▶ _Written request_: Print out every record exactly as it appears.
* Start Record list *
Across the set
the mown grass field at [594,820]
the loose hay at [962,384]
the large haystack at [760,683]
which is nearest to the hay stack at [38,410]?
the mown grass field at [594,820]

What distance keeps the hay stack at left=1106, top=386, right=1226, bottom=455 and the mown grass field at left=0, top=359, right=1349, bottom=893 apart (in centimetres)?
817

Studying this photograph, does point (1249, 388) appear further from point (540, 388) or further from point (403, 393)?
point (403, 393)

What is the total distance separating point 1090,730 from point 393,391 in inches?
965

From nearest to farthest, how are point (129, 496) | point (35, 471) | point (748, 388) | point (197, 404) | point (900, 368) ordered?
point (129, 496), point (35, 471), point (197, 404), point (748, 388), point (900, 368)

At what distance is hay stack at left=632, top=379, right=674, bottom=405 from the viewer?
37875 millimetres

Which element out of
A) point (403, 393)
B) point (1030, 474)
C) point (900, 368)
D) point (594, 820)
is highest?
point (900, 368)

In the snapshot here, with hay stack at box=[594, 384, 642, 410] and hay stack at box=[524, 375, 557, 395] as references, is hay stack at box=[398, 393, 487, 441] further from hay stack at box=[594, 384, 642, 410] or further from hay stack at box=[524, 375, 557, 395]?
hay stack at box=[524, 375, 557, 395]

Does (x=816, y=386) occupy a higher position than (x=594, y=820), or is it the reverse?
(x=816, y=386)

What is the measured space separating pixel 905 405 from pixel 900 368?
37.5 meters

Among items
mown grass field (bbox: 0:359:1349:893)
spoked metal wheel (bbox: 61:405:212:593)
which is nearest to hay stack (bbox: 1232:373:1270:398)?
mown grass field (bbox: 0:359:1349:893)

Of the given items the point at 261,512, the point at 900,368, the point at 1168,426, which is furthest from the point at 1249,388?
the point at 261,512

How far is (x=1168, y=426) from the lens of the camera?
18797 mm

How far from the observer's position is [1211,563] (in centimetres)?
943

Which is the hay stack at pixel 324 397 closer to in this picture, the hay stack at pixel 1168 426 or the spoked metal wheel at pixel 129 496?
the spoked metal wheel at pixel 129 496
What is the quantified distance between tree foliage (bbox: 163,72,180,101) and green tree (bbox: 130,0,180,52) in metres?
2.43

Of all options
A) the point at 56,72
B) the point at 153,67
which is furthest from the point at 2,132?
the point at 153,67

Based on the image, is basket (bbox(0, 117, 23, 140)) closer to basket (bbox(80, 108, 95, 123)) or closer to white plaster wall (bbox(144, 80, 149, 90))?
* End Record list *
▶ _Written response_:
Across the set
the mown grass field at [594,820]
the loose hay at [962,384]
the large haystack at [760,683]
which is nearest to the hay stack at [38,410]?
the mown grass field at [594,820]

What distance keeps the hay stack at left=1106, top=386, right=1226, bottom=455 and the mown grass field at left=0, top=359, right=1349, bottom=893 apart (in centimetres)?
817

Studying this photograph, does point (1249, 388) appear further from point (540, 388) or further from point (403, 393)?
point (403, 393)

What is the total distance separating point 1090,730 from point 393,391 in inches?
965

From nearest to farthest, how are point (129, 496) | point (35, 471) | point (748, 388) | point (197, 404) | point (900, 368) ordered?
point (129, 496), point (35, 471), point (197, 404), point (748, 388), point (900, 368)

At what distance is hay stack at left=632, top=379, right=674, bottom=405 from the viewer?
37875 millimetres

Which element out of
A) point (403, 393)
B) point (1030, 474)
C) point (900, 368)
D) point (594, 820)
is highest?
point (900, 368)

In the snapshot here, with hay stack at box=[594, 384, 642, 410] and hay stack at box=[524, 375, 557, 395] as references, is hay stack at box=[398, 393, 487, 441] further from hay stack at box=[594, 384, 642, 410] or further from hay stack at box=[524, 375, 557, 395]?
hay stack at box=[524, 375, 557, 395]

Does (x=816, y=386) occupy a higher position than (x=594, y=820), or is it the reverse?
(x=816, y=386)

What is the measured space separating pixel 905 405 from pixel 900 368?
37.5 meters

Among items
mown grass field (bbox: 0:359:1349:893)
spoked metal wheel (bbox: 61:405:212:593)
which is nearest to hay stack (bbox: 1232:373:1270:398)?
mown grass field (bbox: 0:359:1349:893)

Of the given items the point at 261,512, the point at 900,368, the point at 1168,426, which is furthest from the point at 1249,388?
the point at 261,512

How far is (x=1168, y=426) from the lens of the camera?
18797 mm

How far from the observer's position is [1211,563] (in centimetres)?
943

Which is the hay stack at pixel 324 397 closer to in this picture, the hay stack at pixel 1168 426 or the spoked metal wheel at pixel 129 496?
the spoked metal wheel at pixel 129 496
What is the quantified distance between tree foliage (bbox: 163,72,180,101) and green tree (bbox: 130,0,180,52) in metres?
2.43

Of all options
A) the point at 56,72
B) the point at 153,67
which is furthest from the point at 2,132?
the point at 153,67

Based on the image, is basket (bbox(0, 117, 23, 140)) closer to basket (bbox(80, 108, 95, 123)) or closer to white plaster wall (bbox(144, 80, 149, 90))?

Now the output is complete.